Regina Sexton is a food historian, food writer, broadcaster and cook. She has been researching and publishing in the area of Irish food and culinary history since 1993. Her research interests include food and identity, food and tradition and food in the Irish country house. She has published widely at academic and popular levels. Her publications include A Little History of Irish Food (Gill and Macmillan, 1999) and Ireland’s Traditional Foods (Teagasc, 1997).
Regina holds a post-graduate degree from the Department of History, University College, Cork and a certificate in Food and Wine from the Ballymaloe Cookery School. Between 1995 and 2008, she wrote a weekly food column with the Irish Examiner; and in 1997, for work therein, she was short-listed for the Glenfiddich Regional Writer of the Year Award.

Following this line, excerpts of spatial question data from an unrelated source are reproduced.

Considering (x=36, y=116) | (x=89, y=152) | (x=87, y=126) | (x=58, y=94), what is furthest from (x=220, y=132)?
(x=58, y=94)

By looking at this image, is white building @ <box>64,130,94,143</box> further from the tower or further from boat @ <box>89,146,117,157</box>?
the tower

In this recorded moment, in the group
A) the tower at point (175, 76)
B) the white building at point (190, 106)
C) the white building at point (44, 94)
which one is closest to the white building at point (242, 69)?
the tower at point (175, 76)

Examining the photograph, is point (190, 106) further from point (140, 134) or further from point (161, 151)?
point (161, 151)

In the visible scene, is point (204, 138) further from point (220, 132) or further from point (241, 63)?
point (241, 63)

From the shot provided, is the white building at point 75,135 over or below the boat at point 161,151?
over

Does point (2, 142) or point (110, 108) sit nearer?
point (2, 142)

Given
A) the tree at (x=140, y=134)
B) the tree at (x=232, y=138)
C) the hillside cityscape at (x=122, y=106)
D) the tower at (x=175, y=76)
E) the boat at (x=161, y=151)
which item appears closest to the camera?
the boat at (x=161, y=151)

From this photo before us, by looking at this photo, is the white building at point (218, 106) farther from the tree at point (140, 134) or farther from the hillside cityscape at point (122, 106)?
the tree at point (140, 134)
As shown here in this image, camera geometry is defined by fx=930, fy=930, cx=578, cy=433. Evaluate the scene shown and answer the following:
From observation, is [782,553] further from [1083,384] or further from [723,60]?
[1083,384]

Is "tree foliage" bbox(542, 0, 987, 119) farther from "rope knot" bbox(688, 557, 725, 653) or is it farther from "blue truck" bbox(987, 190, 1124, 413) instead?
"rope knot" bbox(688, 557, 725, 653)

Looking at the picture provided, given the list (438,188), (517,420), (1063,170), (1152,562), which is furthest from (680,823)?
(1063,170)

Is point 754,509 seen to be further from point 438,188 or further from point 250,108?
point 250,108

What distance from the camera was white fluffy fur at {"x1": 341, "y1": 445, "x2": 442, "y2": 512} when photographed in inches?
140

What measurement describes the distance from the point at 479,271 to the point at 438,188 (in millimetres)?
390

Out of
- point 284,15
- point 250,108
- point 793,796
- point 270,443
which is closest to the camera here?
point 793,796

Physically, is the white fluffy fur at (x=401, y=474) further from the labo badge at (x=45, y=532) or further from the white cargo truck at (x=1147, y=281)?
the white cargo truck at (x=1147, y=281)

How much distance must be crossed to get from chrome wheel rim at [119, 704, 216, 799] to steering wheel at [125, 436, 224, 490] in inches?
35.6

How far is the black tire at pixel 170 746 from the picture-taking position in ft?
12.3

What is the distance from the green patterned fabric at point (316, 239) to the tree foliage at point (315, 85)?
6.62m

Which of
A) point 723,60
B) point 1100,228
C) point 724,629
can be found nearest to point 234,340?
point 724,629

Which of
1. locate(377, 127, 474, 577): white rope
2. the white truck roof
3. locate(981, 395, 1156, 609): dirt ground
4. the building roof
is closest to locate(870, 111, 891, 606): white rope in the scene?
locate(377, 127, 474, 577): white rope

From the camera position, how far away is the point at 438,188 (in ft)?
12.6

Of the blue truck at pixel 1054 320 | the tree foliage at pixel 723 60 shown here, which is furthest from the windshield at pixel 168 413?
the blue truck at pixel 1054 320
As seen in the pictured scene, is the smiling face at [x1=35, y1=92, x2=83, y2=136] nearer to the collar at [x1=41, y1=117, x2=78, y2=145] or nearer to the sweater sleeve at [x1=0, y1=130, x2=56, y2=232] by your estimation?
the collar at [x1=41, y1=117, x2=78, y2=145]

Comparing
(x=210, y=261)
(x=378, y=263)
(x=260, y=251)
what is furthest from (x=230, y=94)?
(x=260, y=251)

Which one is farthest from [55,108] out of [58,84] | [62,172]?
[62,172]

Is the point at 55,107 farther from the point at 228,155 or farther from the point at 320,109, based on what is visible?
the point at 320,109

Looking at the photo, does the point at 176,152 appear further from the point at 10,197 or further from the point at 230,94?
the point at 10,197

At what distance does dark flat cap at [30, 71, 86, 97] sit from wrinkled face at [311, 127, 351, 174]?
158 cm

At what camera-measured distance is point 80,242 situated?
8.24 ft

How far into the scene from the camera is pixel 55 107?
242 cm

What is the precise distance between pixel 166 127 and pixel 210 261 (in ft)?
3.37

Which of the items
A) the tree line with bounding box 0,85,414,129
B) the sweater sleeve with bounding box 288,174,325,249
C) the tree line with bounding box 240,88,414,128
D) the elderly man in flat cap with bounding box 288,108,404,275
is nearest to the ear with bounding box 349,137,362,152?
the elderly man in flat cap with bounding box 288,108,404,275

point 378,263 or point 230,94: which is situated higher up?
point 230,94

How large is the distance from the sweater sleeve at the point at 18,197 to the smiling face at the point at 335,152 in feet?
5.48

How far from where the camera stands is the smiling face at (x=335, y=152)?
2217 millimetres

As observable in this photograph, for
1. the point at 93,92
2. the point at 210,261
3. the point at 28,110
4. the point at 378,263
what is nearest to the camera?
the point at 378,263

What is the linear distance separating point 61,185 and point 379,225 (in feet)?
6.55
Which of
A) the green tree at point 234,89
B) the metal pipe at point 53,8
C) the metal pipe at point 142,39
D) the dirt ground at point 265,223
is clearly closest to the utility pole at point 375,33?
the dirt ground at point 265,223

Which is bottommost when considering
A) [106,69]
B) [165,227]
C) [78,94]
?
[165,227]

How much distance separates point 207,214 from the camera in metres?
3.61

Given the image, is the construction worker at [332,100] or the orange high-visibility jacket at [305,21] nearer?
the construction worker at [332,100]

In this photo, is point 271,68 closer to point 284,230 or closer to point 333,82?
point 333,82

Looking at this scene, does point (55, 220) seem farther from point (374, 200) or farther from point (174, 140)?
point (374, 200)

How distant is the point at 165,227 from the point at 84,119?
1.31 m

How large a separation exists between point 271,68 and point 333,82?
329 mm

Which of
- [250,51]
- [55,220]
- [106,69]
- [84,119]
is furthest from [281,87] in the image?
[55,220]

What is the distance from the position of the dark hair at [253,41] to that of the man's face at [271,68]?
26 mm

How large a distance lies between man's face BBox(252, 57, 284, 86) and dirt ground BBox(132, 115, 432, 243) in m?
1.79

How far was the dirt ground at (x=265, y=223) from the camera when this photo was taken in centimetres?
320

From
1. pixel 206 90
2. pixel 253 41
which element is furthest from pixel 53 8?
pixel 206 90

Her publications have won her awards. She was joint winner of the Sophie Coe Memorial Prize in Food History, 1995 presented at St Anthony’s College, Oxford, for the paper ‘“I’d ate it like chocolate”: the disappearing offal food traditions of Cork city’. She was also winner of the Sophie Coe memorial Prize in Food History, Special Award, 1999, presented at St. Anthony’s College, Oxford for the paper ‘Porridge, gruels and breads: the cereal foodstuffs of early historic Ireland’. In 1999, she won the Jeremy Round Award, for the most promising first time author for A Little History of Irish food, presented by the British Guild of Food Writers.
Following the success of this publication, Radio Telefis Éireann (RTÉ) commissioned Regina to research, write and present an eight-part television documentary, also called A Little History of Irish Food. Most recently, Regina has contributed to the award winning Atlas of the Great Irish Famine published by Cork University Press in 2012.
Regina has worked as food history consultant with Bord Bia, Teagasc, Fáilte Ireland, RTÉ and the Irish Heritage Trust. She has worked as historical food stylist for a number of television productions. Regina is also a member of the judging panel for Food and Wine’s annual food and wine awards.
At University College Cork, she lectures in the area of food history with the School of History, the Food Industry Training Unit and the Centre for Adult Continuing Education. At Adult Continuing Education, she co-ordinates the University’s short course programme.